[ Director: Mário Frota [ Coordenador Editorial: José Carlos Fernandes Pereira [ Fundado em 30-11-1999 [ Edição III [ Ano X

quinta-feira, 6 de abril de 2017

Les fausses bananes bios dans le viseur des producteurs européens



ECONOMIE  »  Conjoncture

Par
La certification bio de produits agricoles importés sur le marché européen est remise en cause par les producteurs. Les critères d'homologation ne seraient pas identiques.
Des bananes
L'Union des groupements de producteurs de bananes de Guadeloupe et de Martinique (UGPBAN) monte au créneau contre les bananes soi-disant bio importées d'Amérique du Sud ou d'Afrique, de plus en plus nombreuses sur les étals. Elles représentent aujourd'hui 10 % des 6 millions de tonnes commercialisées en Europe chaque année, et même 8 % en France. «On trompe le consommateur en lui vendant du bio alors qu'il s'agit en fait de bananes issues de l'agriculture conventionnelle avec des pesticides et engrais interdits en Europe, s'insurge Éric de Lucy, président de l'UGPBAN. Il est impossible de produire 40 tonnes à l'hectare en bio, comme dans les plantations équatoriennes ou dominicaines que j'ai pu visiter, sans l'apport de ces traitements. Il s'agit de concurrence déloyale».
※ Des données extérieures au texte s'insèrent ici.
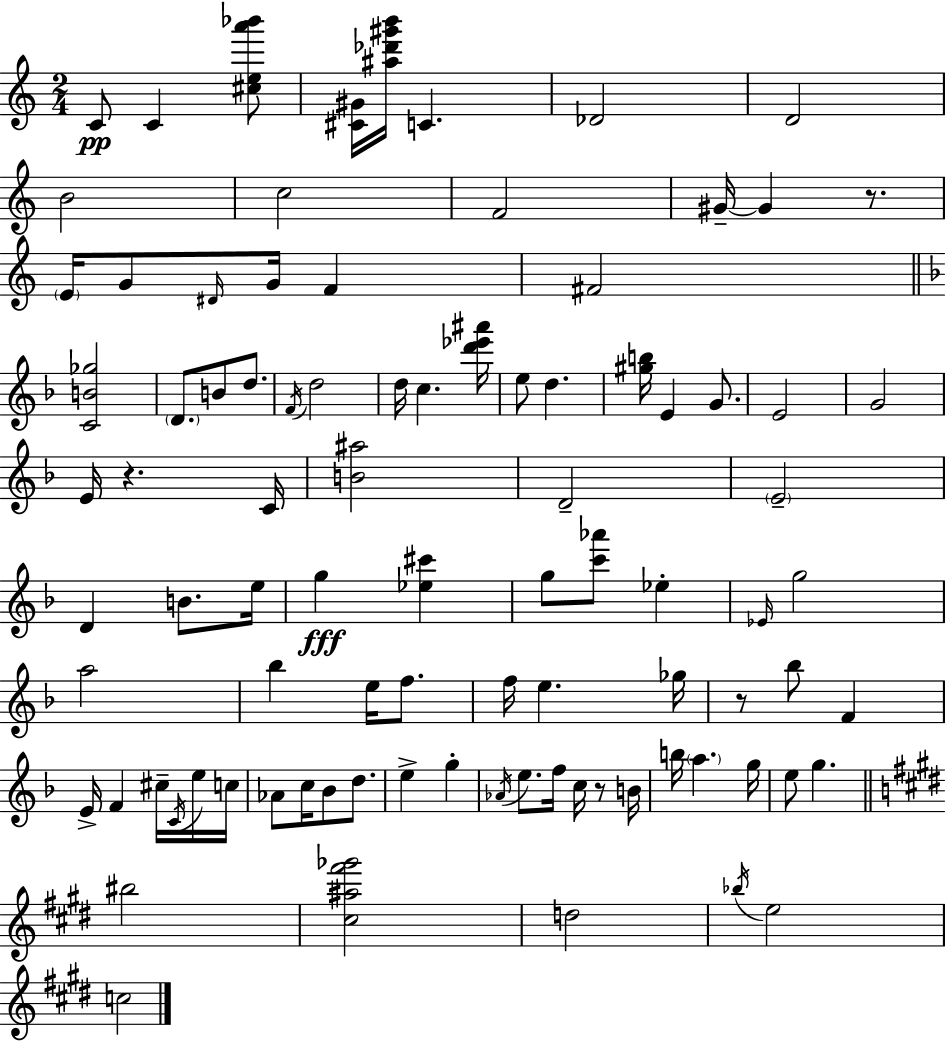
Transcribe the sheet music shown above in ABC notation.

X:1
T:Untitled
M:2/4
L:1/4
K:Am
C/2 C [^cea'_b']/2 [^C^G]/4 [^a_d'^g'b']/4 C _D2 D2 B2 c2 F2 ^G/4 ^G z/2 E/4 G/2 ^D/4 G/4 F ^F2 [CB_g]2 D/2 B/2 d/2 F/4 d2 d/4 c [d'_e'^a']/4 e/2 d [^gb]/4 E G/2 E2 G2 E/4 z C/4 [B^a]2 D2 E2 D B/2 e/4 g [_e^c'] g/2 [c'_a']/2 _e _E/4 g2 a2 _b e/4 f/2 f/4 e _g/4 z/2 _b/2 F E/4 F ^c/4 C/4 e/4 c/4 _A/2 c/4 _B/2 d/2 e g _A/4 e/2 f/4 c/4 z/2 B/4 b/4 a g/4 e/2 g ^b2 [^c^a^f'_g']2 d2 _b/4 e2 c2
Une pétition a été envoyée au commissaire européen à l'Agriculture

Et pourtant ces bananes sont autorisées à la commercialisation en Europe car elles ont été certifiées bio par des organismes internationaux validés par Bruxelles. Mais la certification concrète se fait, elle, selon la réglementation du pays de production. Les bananes sont ensuite considérées bio par «équivalence» par l'UE. «Nous sommes en faveur d'une homologation plus rigoureuse avec des critères strictement conformes aux nôtres pour avoir le label bio», poursuit Éric de Lucy.

Cela concerne aussi les autres denrées agricoles. Une pétition signée par l'UGPBAN et 37 autres organisations agricoles européennes a été envoyée ce mercredi au commissaire à l'Agriculture, Phil Hogan, ainsi qu'au ministre français de l'Agriculture, Stéphane Le Foll, pour dénoncer cette situation. «Cette inégalité induite par le principe d'équivalence représente un danger pour les agriculteurs européens, leurs salariés ainsi que pour les consommateurs», peut-on lire dans ce document.